Task prompt
Skipping all pictures, set down the lines of the listing from the first through the one with "Accès internet".

Exercise materials
——————————
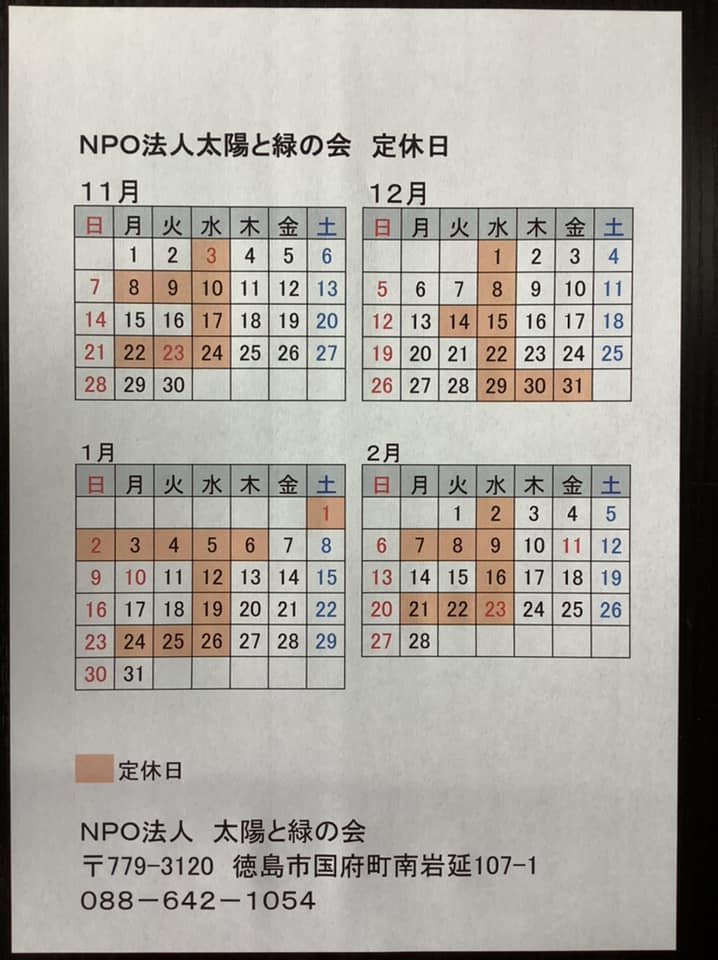 NPO法人太陽と緑の会　定休日

11月

| 日 | 月 | 火 | 水 | 木 | 金 | 土 |
|---|---|---|---|---|---|---|
| | 1 | 2 | 3 | 4 | 5 | 6 |
| 7 | 8 | 9 | 10 | 11 | 12 | 13 |
| 14 | 15 | 16 | 17 | 18 | 19 | 20 |
| 21 | 22 | 23 | 24 | 25 | 26 | 27 |
| 28 | 29 | 30 | | | | |

12月

| 日 | 月 | 火 | 水 | 木 | 金 | 土 |
|---|---|---|---|---|---|---|
| | | | 1 | 2 | 3 | 4 |
| 5 | 6 | 7 | 8 | 9 | 10 | 11 |
| 12 | 13 | 14 | 15 | 16 | 17 | 18 |
| 19 | 20 | 21 | 22 | 23 | 24 | 25 |
| 26 | 27 | 28 | 29 | 30 | 31 | |

1月

| 日 | 月 | 火 | 水 | 木 | 金 | 土 |
|---|---|---|---|---|---|---|
| | | | | | | 1 |
| 2 | 3 | 4 | 5 | 6 | 7 | 8 |
| 9 | 10 | 11 | 12 | 13 | 14 | 15 |
| 16 | 17 | 18 | 19 | 20 | 21 | 22 |
| 23 | 24 | 25 | 26 | 27 | 28 | 29 |
| 30 | 31 | | | | | |

2月

| 日 | 月 | 火 | 水 | 木 | 金 | 土 |
|---|---|---|---|---|---|---|
| | | 1 | 2 | 3 | 4 | 5 |
| 6 | 7 | 8 | 9 | 10 | 11 | 12 |
| 13 | 14 | 15 | 16 | 17 | 18 | 19 |
| 20 | 21 | 22 | 23 | 24 | 25 | 26 |
| 27 | 28 | | | | | |

定休日

NPO法人　太陽と緑の会
〒779-3120　徳島市国府町南岩延107-1
088－642－1054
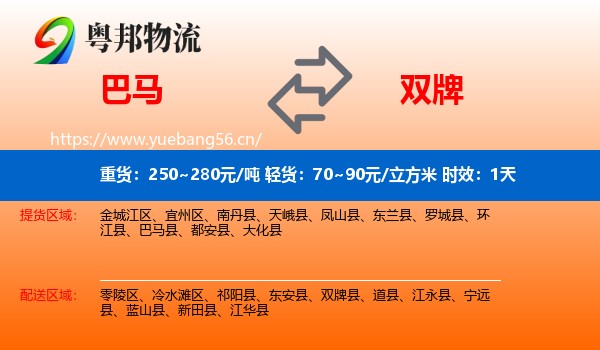 粤邦物流

巴马

双牌

https://www.yuebang56.cn/

重货：250~280元/吨 轻货：70~90元/立方米 时效：1天

提货区域：

金城江区、宜州区、南丹县、天峨县、凤山县、东兰县、罗城县、环江县、巴马县、都安县、大化县

配送区域：

零陵区、冷水滩区、祁阳县、东安县、双牌县、道县、江永县、宁远县、蓝山县、新田县、江华县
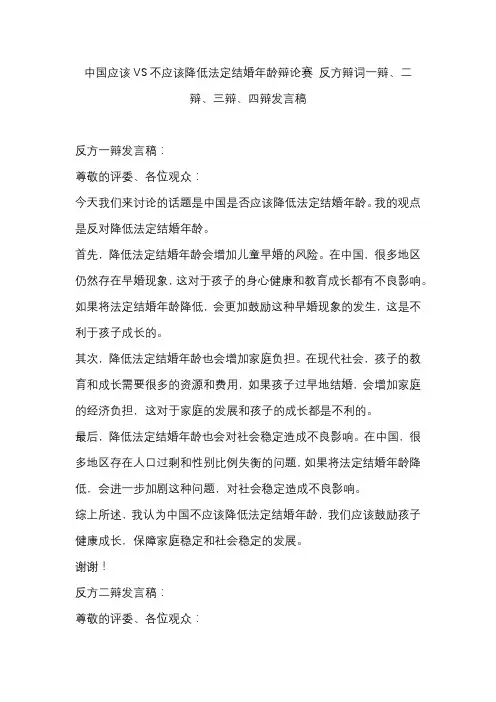 中国应该VS不应该降低法定结婚年龄辩论赛 反方辩词一辩、二辩、三辩、四辩发言稿

反方一辩发言稿：

尊敬的评委、各位观众：

今天我们来讨论的话题是中国是否应该降低法定结婚年龄。我的观点是反对降低法定结婚年龄。

首先，降低法定结婚年龄会增加儿童早婚的风险。在中国，很多地区仍然存在早婚现象，这对于孩子的身心健康和教育成长都有不良影响。如果将法定结婚年龄降低，会更加鼓励这种早婚现象的发生，这是不利于孩子成长的。

其次，降低法定结婚年龄也会增加家庭负担。在现代社会，孩子的教育和成长需要很多的资源和费用，如果孩子过早地结婚，会增加家庭的经济负担，这对于家庭的发展和孩子的成长都是不利的。

最后，降低法定结婚年龄也会对社会稳定造成不良影响。在中国，很多地区存在人口过剩和性别比例失衡的问题，如果将法定结婚年龄降低，会进一步加剧这种问题，对社会稳定造成不良影响。

综上所述，我认为中国不应该降低法定结婚年龄，我们应该鼓励孩子健康成长，保障家庭稳定和社会稳定的发展。

谢谢！

反方二辩发言稿：

尊敬的评委、各位观众：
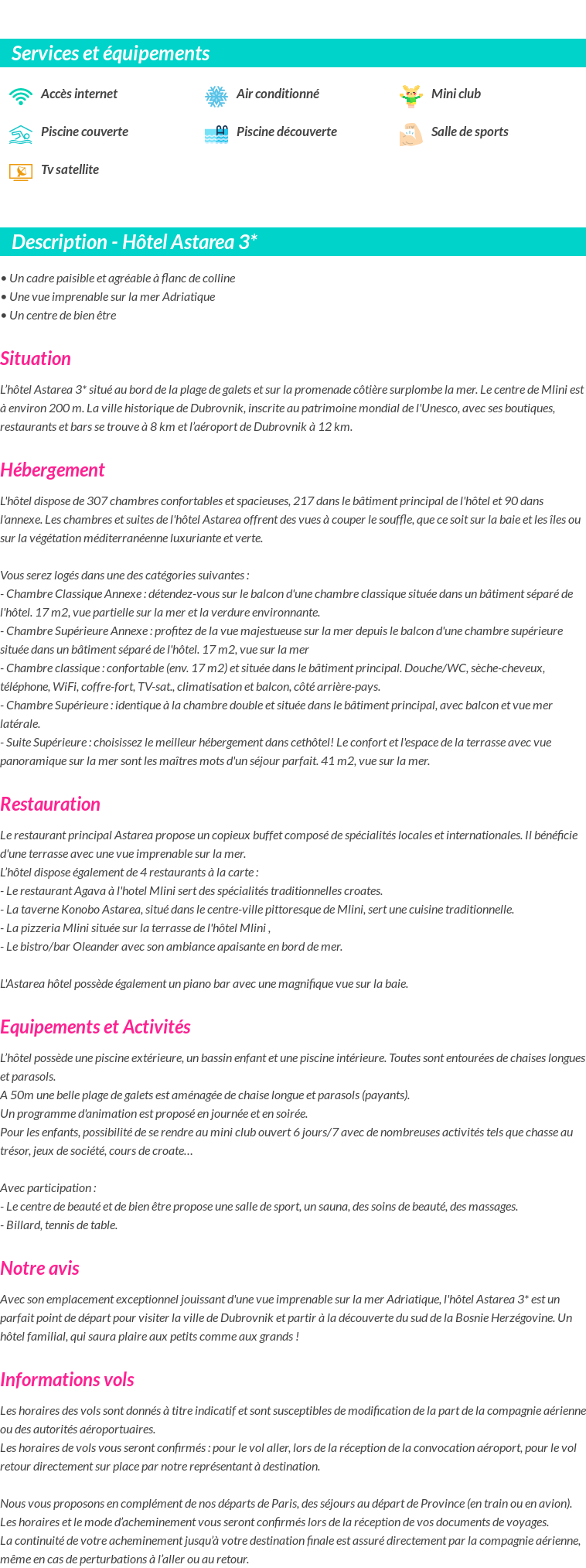 Services et équipements

Accès internet
Air conditionné
Mini club
Piscine couverte
Piscine découverte
Salle de sports
Tv satellite

Description - Hôtel Astarea 3*

• Un cadre paisible et agréable à flanc de colline
• Une vue imprenable sur la mer Adriatique
• Un centre de bien être

Situation

L'hôtel Astarea 3* situé au bord de la plage de galets et sur la promenade côtière surplombe la mer. Le centre de Mlini est à environ 200 m. La ville historique de Dubrovnik, inscrite au patrimoine mondial de l'Unesco, avec ses boutiques, restaurants et bars se trouve à 8 km et l'aéroport de Dubrovnik à 12 km.

Hébergement

L'hôtel dispose de 307 chambres confortables et spacieuses, 217 dans le bâtiment principal de l'hôtel et 90 dans l'annexe. Les chambres et suites de l'hôtel Astarea offrent des vues à couper le souffle, que ce soit sur la baie et les îles ou sur la végétation méditerranéenne luxuriante et verte.

Vous serez logés dans une des catégories suivantes :
- Chambre Classique Annexe : détendez-vous sur le balcon d'une chambre classique située dans un bâtiment séparé de l'hôtel. 17 m2, vue partielle sur la mer et la verdure environnante.
- Chambre Supérieure Annexe : profitez de la vue majestueuse sur la mer depuis le balcon d'une chambre supérieure située dans un bâtiment séparé de l'hôtel. 17 m2, vue sur la mer
- Chambre classique : confortable (env. 17 m2) et située dans le bâtiment principal. Douche/WC, sèche-cheveux, téléphone, WiFi, coffre-fort, TV-sat., climatisation et balcon, côté arrière-pays.
- Chambre Supérieure : identique à la chambre double et située dans le bâtiment principal, avec balcon et vue mer latérale.
- Suite Supérieure : choisissez le meilleur hébergement dans cethôtel! Le confort et l'espace de la terrasse avec vue panoramique sur la mer sont les maîtres mots d'un séjour parfait. 41 m2, vue sur la mer.

Restauration

Le restaurant principal Astarea propose un copieux buffet composé de spécialités locales et internationales. Il bénéficie d'une terrasse avec une vue imprenable sur la mer.
L'hôtel dispose également de 4 restaurants à la carte :
- Le restaurant Agava à l'hotel Mlini sert des spécialités traditionnelles croates.
- La taverne Konobo Astarea, situé dans le centre-ville pittoresque de Mlini, sert une cuisine traditionnelle.
- La pizzeria Mlini située sur la terrasse de l'hôtel Mlini ,
- Le bistro/bar Oleander avec son ambiance apaisante en bord de mer.

L'Astarea hôtel possède également un piano bar avec une magnifique vue sur la baie.

Equipements et Activités

L'hôtel possède une piscine extérieure, un bassin enfant et une piscine intérieure. Toutes sont entourées de chaises longues et parasols.
A 50m une belle plage de galets est aménagée de chaise longue et parasols (payants).
Un programme d'animation est proposé en journée et en soirée.
Pour les enfants, possibilité de se rendre au mini club ouvert 6 jours/7 avec de nombreuses activités tels que chasse au trésor, jeux de société, cours de croate…

Avec participation :
- Le centre de beauté et de bien être propose une salle de sport, un sauna, des soins de beauté, des massages.
- Billard, tennis de table.

Notre avis

Avec son emplacement exceptionnel jouissant d'une vue imprenable sur la mer Adriatique, l'hôtel Astarea 3* est un parfait point de départ pour visiter la ville de Dubrovnik et partir à la découverte du sud de la Bosnie Herzégovine. Un hôtel familial, qui saura plaire aux petits comme aux grands !

Informations vols

Les horaires des vols sont donnés à titre indicatif et sont susceptibles de modification de la part de la compagnie aérienne ou des autorités aéroportuaires.
Les horaires de vols vous seront confirmés : pour le vol aller, lors de la réception de la convocation aéroport, pour le vol retour directement sur place par notre représentant à destination.

Nous vous proposons en complément de nos départs de Paris, des séjours au départ de Province (en train ou en avion).
Les horaires et le mode d'acheminement vous seront confirmés lors de la réception de vos documents de voyages.
La continuité de votre acheminement jusqu'à votre destination finale est assuré directement par la compagnie aérienne, même en cas de perturbations à l'aller ou au retour.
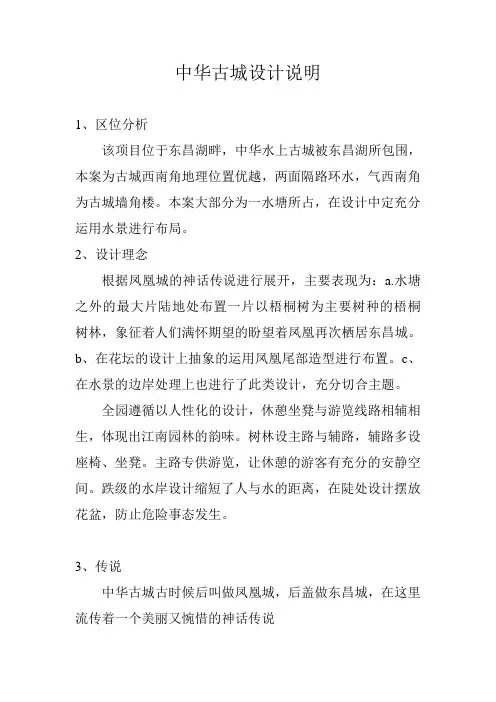 中华古城设计说明

1、区位分析

该项目位于东昌湖畔，中华水上古城被东昌湖所包围，本案为古城西南角地理位置优越，两面隔路环水，气西南角为古城墙角楼。本案大部分为一水塘所占，在设计中定充分运用水景进行布局。

2、设计理念

根据凤凰城的神话传说进行展开，主要表现为：a.水塘之外的最大片陆地处布置一片以梧桐树为主要树种的梧桐树林，象征着人们满怀期望的盼望着凤凰再次栖居东昌城。b、在花坛的设计上抽象的运用凤凰尾部造型进行布置。c、在水景的边岸处理上也进行了此类设计，充分切合主题。

全园遵循以人性化的设计，休憩坐凳与游览线路相辅相生，体现出江南园林的韵味。树林设主路与辅路，辅路多设座椅、坐凳。主路专供游览，让休憩的游客有充分的安静空间。跌级的水岸设计缩短了人与水的距离，在陡处设计摆放花盆，防止危险事态发生。

3、传说

中华古城古时候后叫做凤凰城，后盖做东昌城，在这里流传着一个美丽又惋惜的神话传说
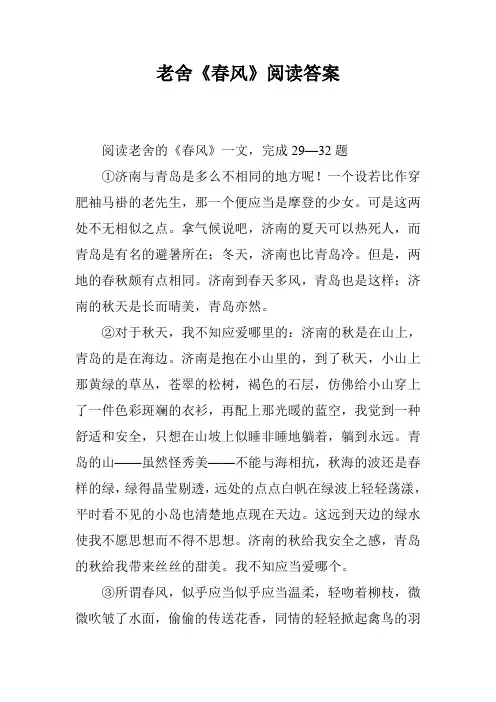 老舍《春风》阅读答案

阅读老舍的《春风》一文，完成 29—32 题

①济南与青岛是多么不相同的地方呢！一个设若比作穿肥袖马褂的老先生，那一个便应当是摩登的少女。可是这两处不无相似之点。拿气候说吧，济南的夏天可以热死人，而青岛是有名的避暑所在；冬天，济南也比青岛冷。但是，两地的春秋颇有点相同。济南到春天多风，青岛也是这样；济南的秋天是长而晴美，青岛亦然。

②对于秋天，我不知应爱哪里的：济南的秋是在山上，青岛的是在海边。济南是抱在小山里的，到了秋天，小山上那黄绿的草丛，苍翠的松树，褐色的石层，仿佛给小山穿上了一件色彩斑斓的衣衫，再配上那光暖的蓝空，我觉到一种舒适和安全，只想在山坡上似睡非睡地躺着，躺到永远。青岛的山——虽然怪秀美——不能与海相抗，秋海的波还是春样的绿，绿得晶莹剔透，远处的点点白帆在绿波上轻轻荡漾，平时看不见的小岛也清楚地点现在天边。这远到天边的绿水使我不愿思想而不得不思想。济南的秋给我安全之感，青岛的秋给我带来丝丝的甜美。我不知应当爱哪个。

③所谓春风，似乎应当似乎应当温柔，轻吻着柳枝，微微吹皱了水面，偷偷的传送花香，同情的轻轻掀起禽鸟的羽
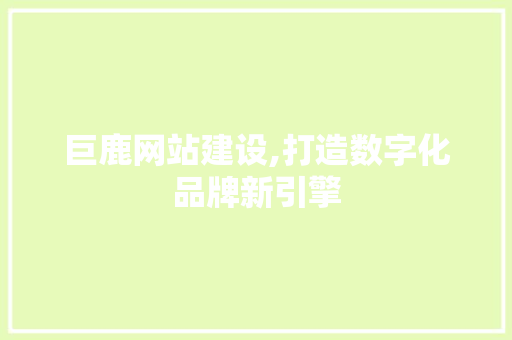 巨鹿网站建设,打造数字化品牌新引擎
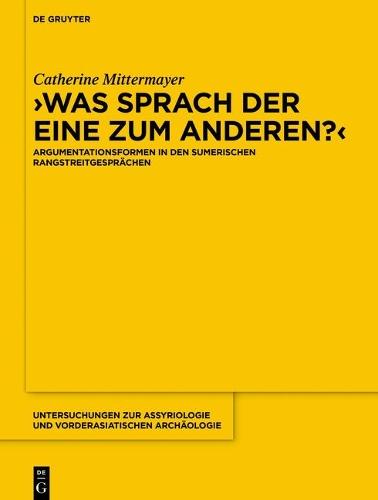 DE GRUYTER

Catherine Mittermayer

›WAS SPRACH DER EINE ZUM ANDEREN?‹

ARGUMENTATIONSFORMEN IN DEN SUMERISCHEN RANGSTREITGESPRÄCHEN

UNTERSUCHUNGEN ZUR ASSYRIOLOGIE UND VORDERASIATISCHEN ARCHÄOLOGIE

DE G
——————————
Answer to the problem
 NPO法人太陽と緑の会　定休日

11月

| 日 | 月 | 火 | 水 | 木 | 金 | 土 |
|---|---|---|---|---|---|---|
| | 1 | 2 | 3 | 4 | 5 | 6 |
| 7 | 8 | 9 | 10 | 11 | 12 | 13 |
| 14 | 15 | 16 | 17 | 18 | 19 | 20 |
| 21 | 22 | 23 | 24 | 25 | 26 | 27 |
| 28 | 29 | 30 | | | | |

12月

| 日 | 月 | 火 | 水 | 木 | 金 | 土 |
|---|---|---|---|---|---|---|
| | | | 1 | 2 | 3 | 4 |
| 5 | 6 | 7 | 8 | 9 | 10 | 11 |
| 12 | 13 | 14 | 15 | 16 | 17 | 18 |
| 19 | 20 | 21 | 22 | 23 | 24 | 25 |
| 26 | 27 | 28 | 29 | 30 | 31 | |

1月

| 日 | 月 | 火 | 水 | 木 | 金 | 土 |
|---|---|---|---|---|---|---|
| | | | | | | 1 |
| 2 | 3 | 4 | 5 | 6 | 7 | 8 |
| 9 | 10 | 11 | 12 | 13 | 14 | 15 |
| 16 | 17 | 18 | 19 | 20 | 21 | 22 |
| 23 | 24 | 25 | 26 | 27 | 28 | 29 |
| 30 | 31 | | | | | |

2月

| 日 | 月 | 火 | 水 | 木 | 金 | 土 |
|---|---|---|---|---|---|---|
| | | 1 | 2 | 3 | 4 | 5 |
| 6 | 7 | 8 | 9 | 10 | 11 | 12 |
| 13 | 14 | 15 | 16 | 17 | 18 | 19 |
| 20 | 21 | 22 | 23 | 24 | 25 | 26 |
| 27 | 28 | | | | | |

定休日

NPO法人　太陽と緑の会
〒779-3120　徳島市国府町南岩延107-1
088－642－1054
 粤邦物流

巴马

双牌

https://www.yuebang56.cn/

重货：250~280元/吨 轻货：70~90元/立方米 时效：1天

提货区域：

金城江区、宜州区、南丹县、天峨县、凤山县、东兰县、罗城县、环江县、巴马县、都安县、大化县

配送区域：

零陵区、冷水滩区、祁阳县、东安县、双牌县、道县、江永县、宁远县、蓝山县、新田县、江华县
 中国应该VS不应该降低法定结婚年龄辩论赛 反方辩词一辩、二辩、三辩、四辩发言稿

反方一辩发言稿：

尊敬的评委、各位观众：

今天我们来讨论的话题是中国是否应该降低法定结婚年龄。我的观点是反对降低法定结婚年龄。

首先，降低法定结婚年龄会增加儿童早婚的风险。在中国，很多地区仍然存在早婚现象，这对于孩子的身心健康和教育成长都有不良影响。如果将法定结婚年龄降低，会更加鼓励这种早婚现象的发生，这是不利于孩子成长的。

其次，降低法定结婚年龄也会增加家庭负担。在现代社会，孩子的教育和成长需要很多的资源和费用，如果孩子过早地结婚，会增加家庭的经济负担，这对于家庭的发展和孩子的成长都是不利的。

最后，降低法定结婚年龄也会对社会稳定造成不良影响。在中国，很多地区存在人口过剩和性别比例失衡的问题，如果将法定结婚年龄降低，会进一步加剧这种问题，对社会稳定造成不良影响。

综上所述，我认为中国不应该降低法定结婚年龄，我们应该鼓励孩子健康成长，保障家庭稳定和社会稳定的发展。

谢谢！

反方二辩发言稿：

尊敬的评委、各位观众：
 Services et équipements

Accès internet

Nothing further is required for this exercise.